Abstract:
Geoscientists use computer simulations to understand and model a myriad of processes taking place on our planet. Bayesian inference is a statistical framework that identifies parameter configurations that make the simulator's predictions consistent with experimental observations. Traditional Bayesian inference approaches make use of the likelihood function, which quantifies the probability of an observation given a particular parameter configuration. However, this likelihood function cannot be evaluated directly for many computer simulators due to their complexity. This limitation necessitates new algorithms for performing inference. One recently proposed solution to this problem is Simulation-Based Inference (SBI).

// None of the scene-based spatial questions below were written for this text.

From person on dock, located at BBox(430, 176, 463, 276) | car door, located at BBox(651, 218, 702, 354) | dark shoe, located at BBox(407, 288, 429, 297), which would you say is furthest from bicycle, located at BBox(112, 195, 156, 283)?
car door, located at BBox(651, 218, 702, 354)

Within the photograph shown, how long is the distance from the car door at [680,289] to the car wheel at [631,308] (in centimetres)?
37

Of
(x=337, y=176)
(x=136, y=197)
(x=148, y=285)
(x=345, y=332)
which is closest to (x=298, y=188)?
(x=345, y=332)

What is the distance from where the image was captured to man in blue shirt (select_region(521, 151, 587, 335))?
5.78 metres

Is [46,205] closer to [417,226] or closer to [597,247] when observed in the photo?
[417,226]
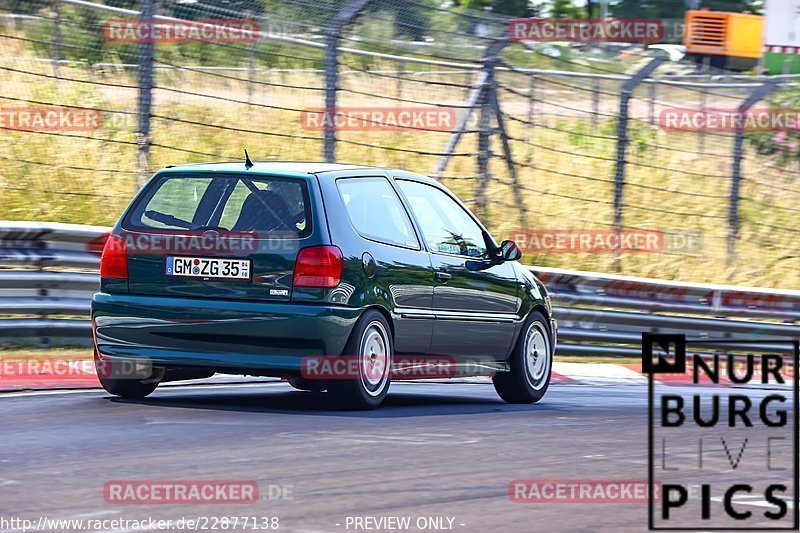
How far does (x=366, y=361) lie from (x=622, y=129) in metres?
9.05

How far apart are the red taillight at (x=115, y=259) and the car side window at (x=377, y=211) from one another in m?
1.31

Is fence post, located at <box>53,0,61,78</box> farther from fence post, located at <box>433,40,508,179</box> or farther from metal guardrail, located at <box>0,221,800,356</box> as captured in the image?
fence post, located at <box>433,40,508,179</box>

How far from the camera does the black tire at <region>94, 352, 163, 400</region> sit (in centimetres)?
923

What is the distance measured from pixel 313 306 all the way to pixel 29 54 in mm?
8079

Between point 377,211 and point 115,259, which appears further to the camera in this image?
point 377,211

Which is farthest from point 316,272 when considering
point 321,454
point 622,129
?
point 622,129

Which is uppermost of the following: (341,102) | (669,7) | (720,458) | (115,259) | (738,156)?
(669,7)

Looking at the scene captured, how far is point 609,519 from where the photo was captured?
231 inches

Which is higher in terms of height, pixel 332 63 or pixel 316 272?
pixel 332 63

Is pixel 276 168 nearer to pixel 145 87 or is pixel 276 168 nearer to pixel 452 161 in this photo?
pixel 145 87

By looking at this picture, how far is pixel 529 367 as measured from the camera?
425 inches

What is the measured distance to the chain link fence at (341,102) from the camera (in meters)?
14.7

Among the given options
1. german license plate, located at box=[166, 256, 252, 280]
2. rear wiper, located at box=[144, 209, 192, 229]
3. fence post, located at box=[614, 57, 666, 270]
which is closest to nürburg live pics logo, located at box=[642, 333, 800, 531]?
german license plate, located at box=[166, 256, 252, 280]

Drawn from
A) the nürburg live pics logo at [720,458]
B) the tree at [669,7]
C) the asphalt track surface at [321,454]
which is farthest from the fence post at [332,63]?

This thesis consists of three publications that develop and apply new SBI approaches to enable statistical inference for larger, more complex geoscientific problems that were previously infeasible. In the first publication, we introduce a particular inference problem in the field of glaciology. This problem pertains to the inference of surface accumulation and basal melt rates of Antarctic ice shelves from radar measurements of their internal layering structure. We present a statistical framework to describe this inference problem, and apply an existing SBI method to provide an uncertainty-aware solution to this problem for the first time. In the second publication, we develop a new approach to simulation-based inference of function-valued parameters. Current SBI methods require a very large number of simulations to solve geoscientific inference problems, which can be computationally demanding or even unattainable. This is because geoscientific parameters are function-valued, describing quantities that vary in space and/or time and resulting in many values to infer. Our method exploits the spatial and temporal correlations in geoscientific parameters to perform inference using a much smaller number of simulations than existing SBI methods. We apply this approach to the Antarctic ice shelf case study, and show that it reduces the computational cost of inference by two orders of magnitude. In the third publication, we tackle a distinct type of inference problem known as source distribution estimation. This aims to identify a distribution over the parameters that is consistent with a dataset of observations, as opposed to a single or repeated measurements. This inference paradigm is also ubiquitous in geoscientific applications, for instance in extreme event modeling. We develop a new simulation-based approach to estimating source distributions and demonstrate its applicability to challenging scientific tasks.
Overall this thesis develops new statistical inference methods and applies them to solve challenging problems in various geoscience domains. It thus provides a vital connection between machine learning methodology and scientific practice, enabling statistical inference for complex and high-dimensional simulators in geoscience.